6 Responses to “The Step-Parenting Series”

  1. Ann Zuccardy Says:

    I just found your blog in my research on parental alienation syndrome. I am a step mom with a healthy, friendly relationship with my ex, however I am married to a man with a contentious relationship with his ex and I am so relieved to find that there are others like us and a name to what we are experiencing in the court system and with his children. We are peaceful, reasonable, well-respected, professionals who each work 2 jobs to support ourselves (and pay the never-ending legal bills). I was raised to believe that if you do the right thing and always behave with integrity…that there’s justice and fairness. This has not been the case for us. Of course, we’re not willing to participate in the manipulative and deceptive behaviors we’ve witnessed in our legal battles because it makes us sick. The problems we have encountered have caused us much stress, alienation from my partner’s children, and money and I am just so relieved to see that we’re not alone. Thanks for sharing your experiences with wisdom, humor, and insight.

  2. .... Says:

    Yours is a hopeful situation. You are lucky to be friends with DW’s husband. I’m glad they have both been so mature and made sure that their children came first.
    I remember meeting my ss and sd for the first time. It was as if we’d known each other all our lives. We stayed up late playing, watching a movie and enjoying a huge plate of nachos. It was the first of many fun family nights.

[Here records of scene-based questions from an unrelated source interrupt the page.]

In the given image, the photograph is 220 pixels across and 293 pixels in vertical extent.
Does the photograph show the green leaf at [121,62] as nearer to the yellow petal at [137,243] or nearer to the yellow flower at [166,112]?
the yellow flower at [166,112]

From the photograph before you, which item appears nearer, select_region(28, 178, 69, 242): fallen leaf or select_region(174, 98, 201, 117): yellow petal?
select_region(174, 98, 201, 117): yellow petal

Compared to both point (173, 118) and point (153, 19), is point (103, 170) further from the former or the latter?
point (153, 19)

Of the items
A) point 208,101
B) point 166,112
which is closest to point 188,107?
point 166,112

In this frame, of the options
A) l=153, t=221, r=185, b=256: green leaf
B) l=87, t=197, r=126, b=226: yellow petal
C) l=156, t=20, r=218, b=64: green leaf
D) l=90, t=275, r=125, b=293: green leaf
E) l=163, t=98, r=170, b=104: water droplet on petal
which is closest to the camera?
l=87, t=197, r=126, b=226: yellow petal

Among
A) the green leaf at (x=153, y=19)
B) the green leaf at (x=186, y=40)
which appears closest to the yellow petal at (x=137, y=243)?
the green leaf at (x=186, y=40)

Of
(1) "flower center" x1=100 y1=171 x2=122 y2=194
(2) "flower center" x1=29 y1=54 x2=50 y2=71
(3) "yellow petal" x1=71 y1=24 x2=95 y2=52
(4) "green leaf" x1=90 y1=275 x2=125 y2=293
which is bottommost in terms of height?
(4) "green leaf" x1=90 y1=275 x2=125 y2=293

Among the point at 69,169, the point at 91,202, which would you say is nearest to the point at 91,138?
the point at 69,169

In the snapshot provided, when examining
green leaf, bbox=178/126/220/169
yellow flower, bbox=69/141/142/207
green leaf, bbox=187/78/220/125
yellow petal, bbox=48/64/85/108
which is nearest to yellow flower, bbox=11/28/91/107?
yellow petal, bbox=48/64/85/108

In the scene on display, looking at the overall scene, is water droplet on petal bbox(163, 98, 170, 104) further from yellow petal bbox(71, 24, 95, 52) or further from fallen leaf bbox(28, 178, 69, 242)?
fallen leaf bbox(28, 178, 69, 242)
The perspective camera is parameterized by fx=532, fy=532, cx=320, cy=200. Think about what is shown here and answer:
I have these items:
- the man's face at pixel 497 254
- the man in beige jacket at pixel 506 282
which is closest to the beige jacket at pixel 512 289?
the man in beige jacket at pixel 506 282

  3. Jill Davis Doughtie Says:

    Poe sounds like a neat guy — I like that he was willing to come testify in court for you.

  4. Smirking Cat Says:

    How wonderful you and Poe and your wife can have a powerful, kids-first relationship like that. I’m glad to see that actually happens, somewhere! And it makes it doubly sad that PEW can’t rise to that.

  5. Mister-M Says:

    Give credit to the two of them, but Lord knows it’s a lot easier when you want to do things without using the children to maximize your income stream. Unfortunately, in an arena where that’s encouraged, one can understand why it doesn’t happen more often than rarely.

  6. Stephanie Says:

    How very interesting. I wonder how many others there are out there with one very contentious relationship and one very nice one. My relationship with my ex-husband is similar. He and I get along very well and enjoy a great co-parenting relationship. We all (including My Hubby) sit together at events for my son, he comes to our house to take him Trick-or-Treating in our neighborhood and stays for dinner, etc. I am grateful for that relationship, on all levels.

    I can’t imagine having that kind of insanity on both fronts. I’m glad you guys have Poe. I know the kids benefit greatly.